### Exercise directions
Filter the data below for the string "United" and copy each matching line.

(Stored data entries)
____________

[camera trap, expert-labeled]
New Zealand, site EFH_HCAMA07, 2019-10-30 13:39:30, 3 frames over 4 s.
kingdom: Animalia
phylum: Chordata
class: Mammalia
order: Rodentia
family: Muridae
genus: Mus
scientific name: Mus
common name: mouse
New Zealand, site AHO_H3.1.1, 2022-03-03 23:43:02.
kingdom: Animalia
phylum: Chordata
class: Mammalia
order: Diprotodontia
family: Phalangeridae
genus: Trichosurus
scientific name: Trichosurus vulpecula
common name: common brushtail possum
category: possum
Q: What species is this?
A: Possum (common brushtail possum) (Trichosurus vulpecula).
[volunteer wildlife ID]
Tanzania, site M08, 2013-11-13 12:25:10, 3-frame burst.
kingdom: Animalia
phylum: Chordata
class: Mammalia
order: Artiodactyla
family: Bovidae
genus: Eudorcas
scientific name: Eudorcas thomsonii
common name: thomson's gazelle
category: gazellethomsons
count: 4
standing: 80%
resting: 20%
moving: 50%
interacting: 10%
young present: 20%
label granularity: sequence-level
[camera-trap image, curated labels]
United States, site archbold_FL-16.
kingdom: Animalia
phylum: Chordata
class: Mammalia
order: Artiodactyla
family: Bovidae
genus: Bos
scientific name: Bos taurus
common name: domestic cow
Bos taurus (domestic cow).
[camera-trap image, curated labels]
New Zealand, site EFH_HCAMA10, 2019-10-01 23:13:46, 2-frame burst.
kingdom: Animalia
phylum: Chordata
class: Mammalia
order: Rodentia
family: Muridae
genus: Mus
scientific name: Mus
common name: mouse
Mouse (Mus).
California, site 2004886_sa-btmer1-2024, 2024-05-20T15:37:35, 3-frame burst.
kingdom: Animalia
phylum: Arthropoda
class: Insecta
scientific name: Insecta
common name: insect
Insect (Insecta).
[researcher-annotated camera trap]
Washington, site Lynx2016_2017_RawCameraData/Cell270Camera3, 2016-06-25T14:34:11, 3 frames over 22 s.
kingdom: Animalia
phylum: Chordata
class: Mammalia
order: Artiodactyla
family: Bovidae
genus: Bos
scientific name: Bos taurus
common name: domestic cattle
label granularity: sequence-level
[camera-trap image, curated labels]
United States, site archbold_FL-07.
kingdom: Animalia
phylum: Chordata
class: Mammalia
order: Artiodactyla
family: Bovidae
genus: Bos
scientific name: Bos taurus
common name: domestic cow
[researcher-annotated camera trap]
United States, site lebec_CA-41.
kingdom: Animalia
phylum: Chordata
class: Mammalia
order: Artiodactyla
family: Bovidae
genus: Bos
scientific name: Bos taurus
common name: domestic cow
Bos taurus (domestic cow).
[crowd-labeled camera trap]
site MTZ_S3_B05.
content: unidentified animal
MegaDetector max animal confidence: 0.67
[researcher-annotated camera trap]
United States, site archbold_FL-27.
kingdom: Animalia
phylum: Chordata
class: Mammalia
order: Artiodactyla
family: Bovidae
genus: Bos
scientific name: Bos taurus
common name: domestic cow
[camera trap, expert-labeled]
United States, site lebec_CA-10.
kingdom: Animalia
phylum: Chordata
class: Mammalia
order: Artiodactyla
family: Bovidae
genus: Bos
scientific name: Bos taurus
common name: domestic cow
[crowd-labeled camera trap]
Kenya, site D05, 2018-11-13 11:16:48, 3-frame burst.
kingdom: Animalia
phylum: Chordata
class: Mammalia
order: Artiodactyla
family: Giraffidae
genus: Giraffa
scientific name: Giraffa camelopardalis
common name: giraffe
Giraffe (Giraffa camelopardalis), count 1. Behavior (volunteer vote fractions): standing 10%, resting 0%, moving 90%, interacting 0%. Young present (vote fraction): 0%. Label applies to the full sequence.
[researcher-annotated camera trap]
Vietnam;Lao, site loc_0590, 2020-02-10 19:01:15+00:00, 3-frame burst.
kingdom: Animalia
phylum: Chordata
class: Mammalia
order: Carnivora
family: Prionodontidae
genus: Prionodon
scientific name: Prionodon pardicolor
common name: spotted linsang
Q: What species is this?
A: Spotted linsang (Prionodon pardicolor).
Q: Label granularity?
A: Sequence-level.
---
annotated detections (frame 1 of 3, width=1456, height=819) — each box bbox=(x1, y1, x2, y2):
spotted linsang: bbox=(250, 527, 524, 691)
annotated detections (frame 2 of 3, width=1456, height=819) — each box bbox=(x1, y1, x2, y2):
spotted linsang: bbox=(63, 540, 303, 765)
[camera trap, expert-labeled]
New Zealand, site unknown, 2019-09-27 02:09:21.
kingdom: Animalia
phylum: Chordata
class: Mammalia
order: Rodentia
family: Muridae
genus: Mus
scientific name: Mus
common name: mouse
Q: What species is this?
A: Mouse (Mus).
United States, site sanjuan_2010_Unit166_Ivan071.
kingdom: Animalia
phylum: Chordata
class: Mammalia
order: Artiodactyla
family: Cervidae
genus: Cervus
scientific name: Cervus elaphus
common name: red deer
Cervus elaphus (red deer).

____________

### Response area
United States, site archbold_FL-16.
United States, site archbold_FL-07.
United States, site lebec_CA-41.
United States, site archbold_FL-27.
United States, site lebec_CA-10.
United States, site sanjuan_2010_Unit166_Ivan071.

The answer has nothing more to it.